VATICAN CITY (CNA)—In an Oct. 11 speech to members of the Pontifical Council for the Promotion of the New Evangelization, Pope Francis said the topic of the death penalty should have “a more adequate and coherent space” in the Catechism of the Catholic Church.

This topic “cannot be reduced to a mere memory of a historic teaching” without taking into account the works and teachings of recent Popes, he said, adding that it must also consider the “mutual awareness of the Christian people, who refuse a consensual attitude toward a penalty which seriously undermines human dignity.”

“It must be strongly confirmed that condemning a person to the death penalty is an inhumane measure that humiliates, in any way it is pursued, human dignity.”

The death penalty, he said, “is in itself contrary to the Gospel because it is voluntarily decided to suppress a human life, which is always sacred in the eyes of the Creator and of which God only in the final analysis is the true judge and guarantor.”

Pope Francis spoke to participants in a special day-long conference marking the 25th anniversary of the publication of the Catechism of the Catholic Church, promulgated by Saint John Paul II in 1992.

The Catechism currently explains that if “non-lethal means are sufficient to defend and protect people's safety from the aggressor, authority will limit itself to such means, as these are more in keeping with the concrete conditions of the common good and more in conformity to the dignity of the human person."

The Catechism says that cases in which execution is neccessary, and therefore morally justified, are "very rare, if not practically nonexistent."

During their pontificates, Pope St. John Paul II and Pope Benedict XVI repeatedly called for the abolition of the death penalty. Both Popes encouraged nations to work toward just means of punishment and public order without recourse to the death penalty.

In his speech, Pope Francis said that in past centuries, where defence measures were poor and the maturity of society “still had not met a positive development,” the death penalty seemed like a “logical consequence of the application of justice they had to follow.”

He noted that “unfortunately” even the papal state at times adopted this “extreme and inhumane means” of punishment, “neglecting the primacy of mercy and justice.”

Francis stressed that God is a Father “who always waits for the return of the son who, knowing he has erred, asks forgiveness and begins a new life.”

“No one, therefore, can have their life taken from them, nor the possibility of a moral and existential redemption that goes back in favor of the community.”

“Let us take responsibility for the past, and let us recognize that these means were dictated by a more legalistic mentality than Christian,” he said.

Concern for maintaining power “led to an overestimation of the value of the law, impeding it from a deeper understanding of the Gospel,” he said. “However, to stay neutral today in the face of the new demands for the reaffirmation of personal dignity would make us more guilty.”  

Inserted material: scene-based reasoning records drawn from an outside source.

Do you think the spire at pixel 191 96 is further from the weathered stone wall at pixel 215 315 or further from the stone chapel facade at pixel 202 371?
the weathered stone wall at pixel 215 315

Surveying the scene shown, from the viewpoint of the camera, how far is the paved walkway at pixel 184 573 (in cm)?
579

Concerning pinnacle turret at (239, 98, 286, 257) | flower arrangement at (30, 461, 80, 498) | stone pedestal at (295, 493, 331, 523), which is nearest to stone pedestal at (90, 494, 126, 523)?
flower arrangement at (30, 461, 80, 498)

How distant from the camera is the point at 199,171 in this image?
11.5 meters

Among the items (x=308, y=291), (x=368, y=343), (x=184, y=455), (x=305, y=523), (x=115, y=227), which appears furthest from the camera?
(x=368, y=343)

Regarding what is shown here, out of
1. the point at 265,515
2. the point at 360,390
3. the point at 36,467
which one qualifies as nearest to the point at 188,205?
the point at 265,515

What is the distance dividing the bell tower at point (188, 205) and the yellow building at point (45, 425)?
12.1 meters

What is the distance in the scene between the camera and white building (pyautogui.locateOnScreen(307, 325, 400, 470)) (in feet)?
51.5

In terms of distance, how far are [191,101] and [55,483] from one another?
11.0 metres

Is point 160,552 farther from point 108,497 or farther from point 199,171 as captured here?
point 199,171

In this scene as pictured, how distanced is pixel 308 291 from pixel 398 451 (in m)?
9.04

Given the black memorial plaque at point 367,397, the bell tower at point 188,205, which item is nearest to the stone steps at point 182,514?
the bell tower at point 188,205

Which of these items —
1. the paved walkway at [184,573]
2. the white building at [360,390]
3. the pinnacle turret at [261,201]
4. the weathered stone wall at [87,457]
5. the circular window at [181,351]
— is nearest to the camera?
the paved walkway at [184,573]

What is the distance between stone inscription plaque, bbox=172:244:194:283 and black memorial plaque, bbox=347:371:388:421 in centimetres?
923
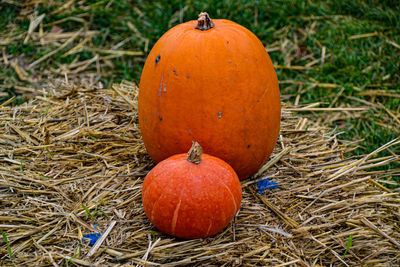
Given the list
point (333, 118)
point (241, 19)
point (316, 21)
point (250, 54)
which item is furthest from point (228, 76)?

Pope Francis said that “harmonious development of doctrine” requires that new treatments on the death penalty “leave out positions in defence of arguments which now appear decisively contrary to the new understanding of Christian truth ... It is necessary to reiterate that, no matter how serious the crime committed, the death penalty is inadmissible because it is an attempt against the inviolability and dignity of the person.”